TO DO
If a line in the data holds "cabinet", copy that line out in full.

::: GIVEN RECORDS

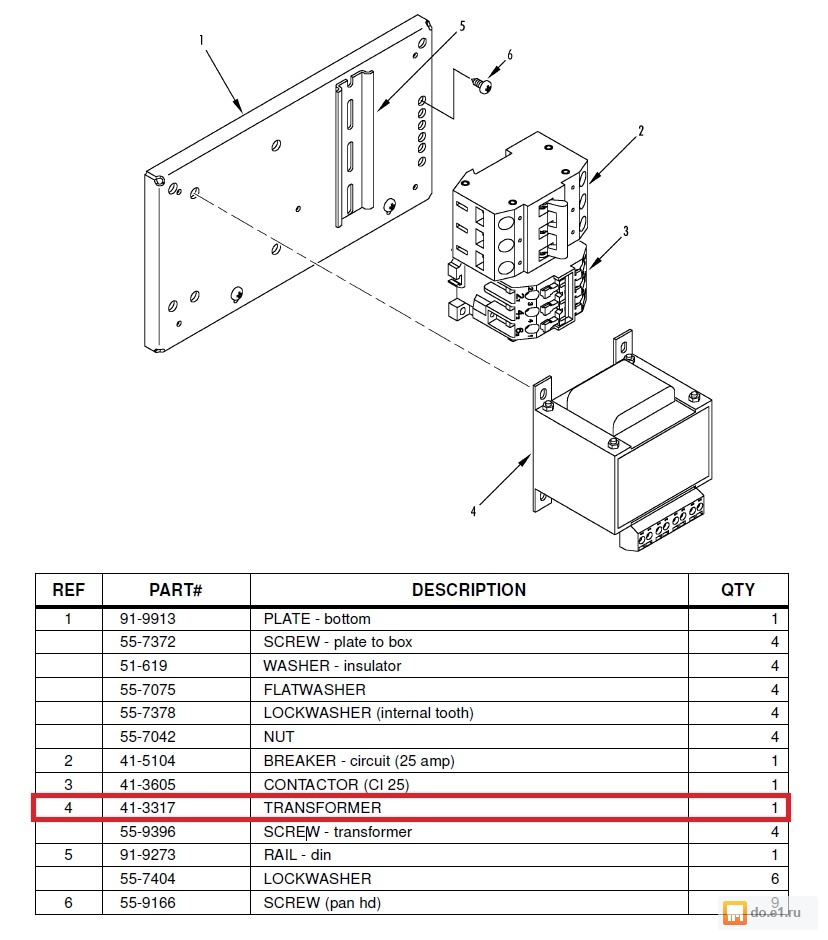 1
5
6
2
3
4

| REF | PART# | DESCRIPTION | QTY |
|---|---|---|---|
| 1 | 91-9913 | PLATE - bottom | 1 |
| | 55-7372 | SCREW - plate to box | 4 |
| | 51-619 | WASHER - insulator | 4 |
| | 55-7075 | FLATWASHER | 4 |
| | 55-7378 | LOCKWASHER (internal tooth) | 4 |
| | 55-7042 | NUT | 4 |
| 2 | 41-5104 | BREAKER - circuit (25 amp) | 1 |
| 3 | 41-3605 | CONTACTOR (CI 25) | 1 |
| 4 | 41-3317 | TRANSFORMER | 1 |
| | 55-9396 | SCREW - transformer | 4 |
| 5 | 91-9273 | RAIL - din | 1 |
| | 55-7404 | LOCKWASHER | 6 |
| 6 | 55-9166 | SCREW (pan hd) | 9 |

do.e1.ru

::::::
::: GIVEN RECORDS

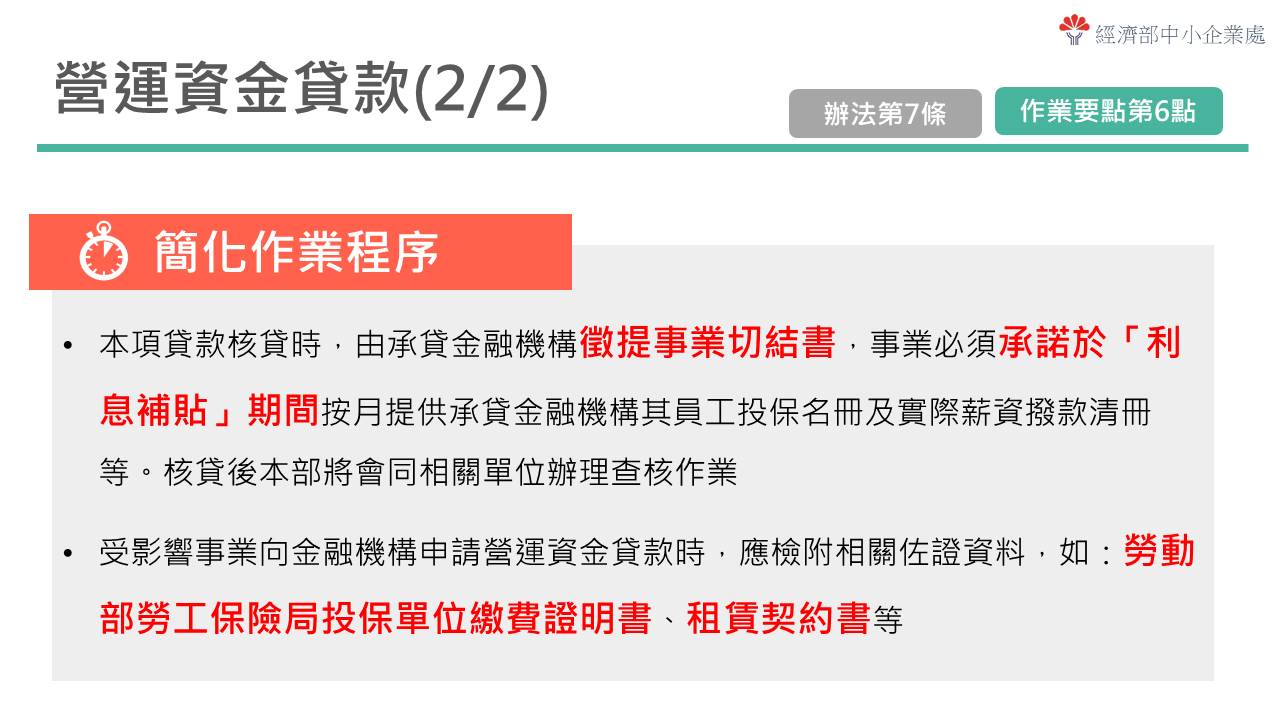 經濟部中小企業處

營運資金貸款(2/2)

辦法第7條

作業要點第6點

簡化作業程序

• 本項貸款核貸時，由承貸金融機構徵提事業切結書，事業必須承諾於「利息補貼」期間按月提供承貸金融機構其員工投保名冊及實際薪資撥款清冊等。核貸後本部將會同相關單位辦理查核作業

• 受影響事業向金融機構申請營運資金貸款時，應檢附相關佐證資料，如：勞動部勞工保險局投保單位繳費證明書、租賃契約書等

::::::
::: GIVEN RECORDS

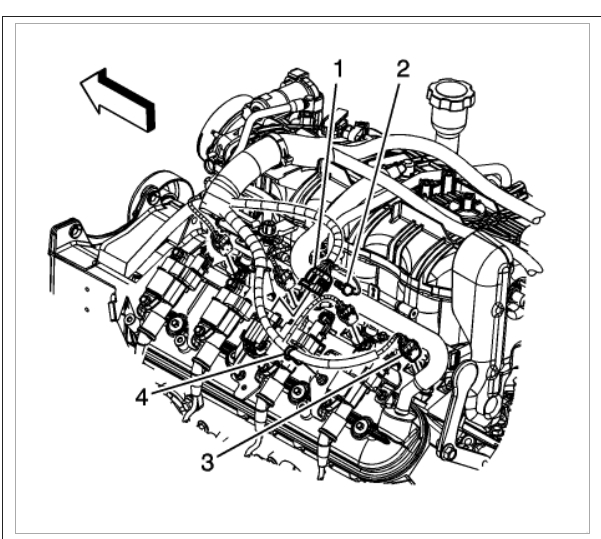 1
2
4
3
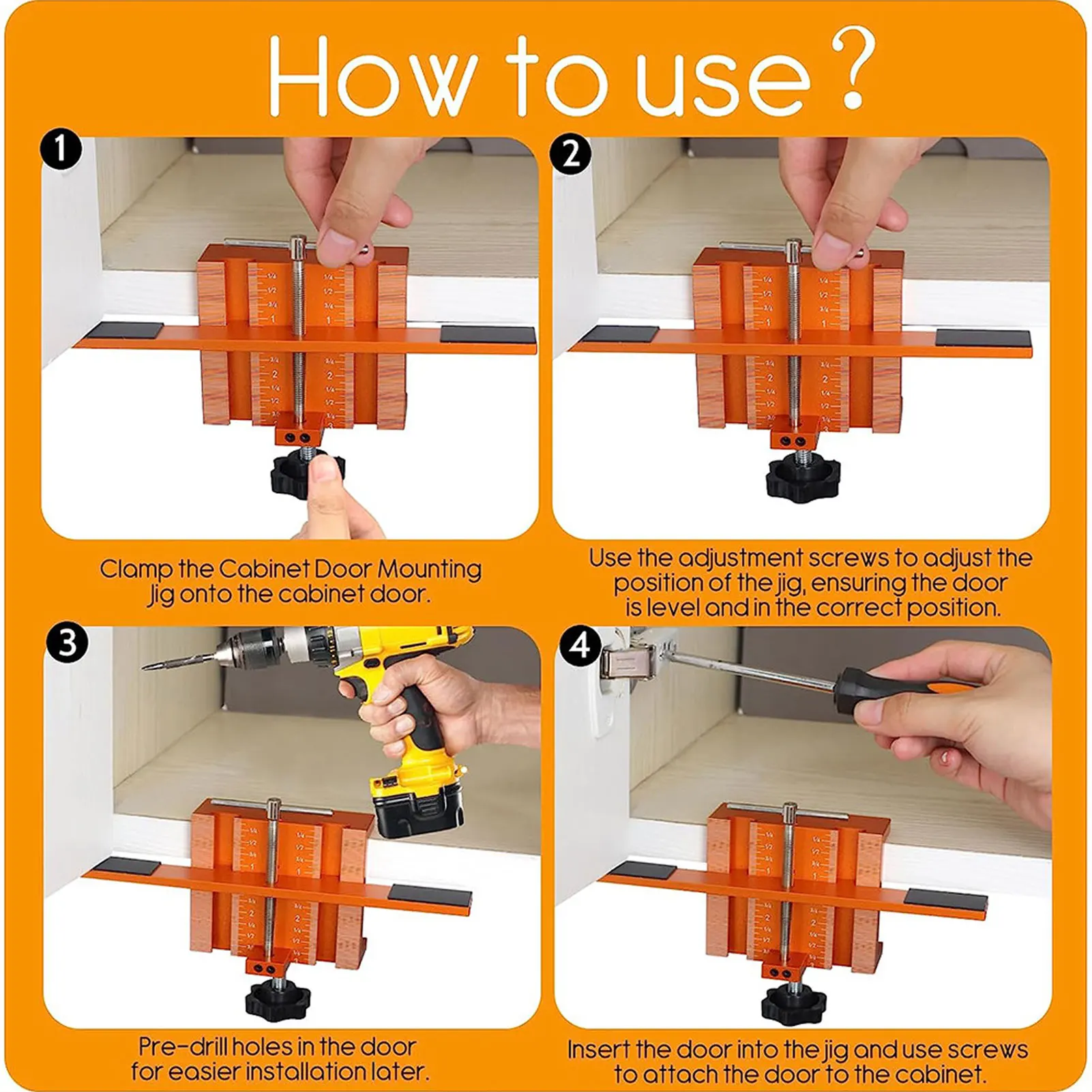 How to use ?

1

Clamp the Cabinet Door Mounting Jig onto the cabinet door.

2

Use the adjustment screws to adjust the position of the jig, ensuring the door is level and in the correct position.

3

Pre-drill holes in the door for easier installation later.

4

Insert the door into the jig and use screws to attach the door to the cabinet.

::::::

WRITTEN RESPONSE
Clamp the Cabinet Door Mounting Jig onto the cabinet door.
Insert the door into the jig and use screws to attach the door to the cabinet.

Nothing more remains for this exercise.